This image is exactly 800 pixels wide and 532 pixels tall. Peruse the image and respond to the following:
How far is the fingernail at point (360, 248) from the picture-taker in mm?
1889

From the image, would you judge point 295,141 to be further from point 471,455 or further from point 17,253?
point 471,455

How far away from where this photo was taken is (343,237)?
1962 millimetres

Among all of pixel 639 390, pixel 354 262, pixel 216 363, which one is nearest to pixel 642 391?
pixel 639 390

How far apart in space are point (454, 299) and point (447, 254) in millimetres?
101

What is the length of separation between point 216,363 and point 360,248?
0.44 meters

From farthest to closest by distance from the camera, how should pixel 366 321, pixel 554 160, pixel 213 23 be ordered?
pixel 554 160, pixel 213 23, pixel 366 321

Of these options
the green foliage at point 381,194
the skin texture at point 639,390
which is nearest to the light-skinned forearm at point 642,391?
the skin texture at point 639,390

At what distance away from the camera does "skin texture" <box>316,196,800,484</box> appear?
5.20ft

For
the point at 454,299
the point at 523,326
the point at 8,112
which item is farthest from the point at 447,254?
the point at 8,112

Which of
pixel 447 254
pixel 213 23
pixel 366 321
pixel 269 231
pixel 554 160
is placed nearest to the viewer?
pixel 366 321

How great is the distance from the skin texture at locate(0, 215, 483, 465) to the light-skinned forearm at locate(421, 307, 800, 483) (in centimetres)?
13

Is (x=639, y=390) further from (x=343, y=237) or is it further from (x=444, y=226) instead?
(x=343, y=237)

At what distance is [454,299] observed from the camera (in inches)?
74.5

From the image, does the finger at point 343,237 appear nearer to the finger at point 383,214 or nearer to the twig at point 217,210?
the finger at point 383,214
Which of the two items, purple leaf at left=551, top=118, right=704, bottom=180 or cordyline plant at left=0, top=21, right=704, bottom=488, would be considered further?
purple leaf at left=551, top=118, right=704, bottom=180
------------
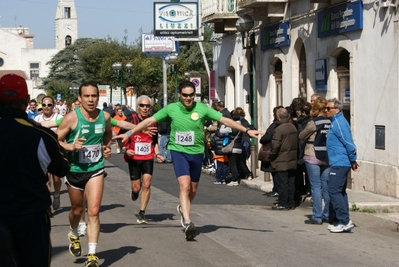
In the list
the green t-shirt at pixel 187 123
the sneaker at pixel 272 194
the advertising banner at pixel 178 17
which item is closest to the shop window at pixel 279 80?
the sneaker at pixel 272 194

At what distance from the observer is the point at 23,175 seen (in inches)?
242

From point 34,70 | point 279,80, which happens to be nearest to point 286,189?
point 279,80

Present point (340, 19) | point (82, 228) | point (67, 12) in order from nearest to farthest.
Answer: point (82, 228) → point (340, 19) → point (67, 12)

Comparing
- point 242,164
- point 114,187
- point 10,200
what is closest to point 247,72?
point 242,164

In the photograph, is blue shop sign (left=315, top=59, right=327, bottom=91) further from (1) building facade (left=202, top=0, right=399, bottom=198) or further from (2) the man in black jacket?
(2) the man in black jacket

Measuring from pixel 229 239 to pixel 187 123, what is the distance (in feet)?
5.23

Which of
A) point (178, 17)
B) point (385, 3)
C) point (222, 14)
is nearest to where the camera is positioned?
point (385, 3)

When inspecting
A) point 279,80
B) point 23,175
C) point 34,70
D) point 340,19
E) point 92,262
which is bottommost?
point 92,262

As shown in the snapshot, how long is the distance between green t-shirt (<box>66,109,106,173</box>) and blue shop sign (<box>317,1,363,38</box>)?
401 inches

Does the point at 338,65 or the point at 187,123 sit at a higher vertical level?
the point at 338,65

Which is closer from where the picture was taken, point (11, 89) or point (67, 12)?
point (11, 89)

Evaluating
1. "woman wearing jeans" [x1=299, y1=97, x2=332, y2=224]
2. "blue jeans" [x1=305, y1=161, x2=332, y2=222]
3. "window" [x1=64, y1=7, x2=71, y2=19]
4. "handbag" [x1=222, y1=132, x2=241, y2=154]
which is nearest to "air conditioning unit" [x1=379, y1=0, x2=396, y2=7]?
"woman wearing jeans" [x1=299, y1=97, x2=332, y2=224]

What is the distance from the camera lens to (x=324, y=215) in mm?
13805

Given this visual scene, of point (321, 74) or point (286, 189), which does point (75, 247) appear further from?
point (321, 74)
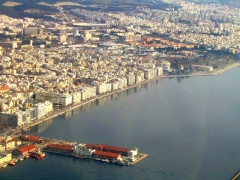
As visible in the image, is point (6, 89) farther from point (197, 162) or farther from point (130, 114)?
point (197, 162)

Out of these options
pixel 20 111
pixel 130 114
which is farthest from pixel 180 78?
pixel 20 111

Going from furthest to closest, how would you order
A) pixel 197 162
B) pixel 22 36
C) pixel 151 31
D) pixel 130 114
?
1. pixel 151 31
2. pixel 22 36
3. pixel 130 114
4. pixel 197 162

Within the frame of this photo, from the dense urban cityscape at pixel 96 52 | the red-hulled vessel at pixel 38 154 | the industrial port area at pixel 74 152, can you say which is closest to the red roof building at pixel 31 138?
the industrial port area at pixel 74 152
------------
> [Exercise aim] Please state how many lines in the records above contain the word "black", and give only the number.

> [Task answer] 2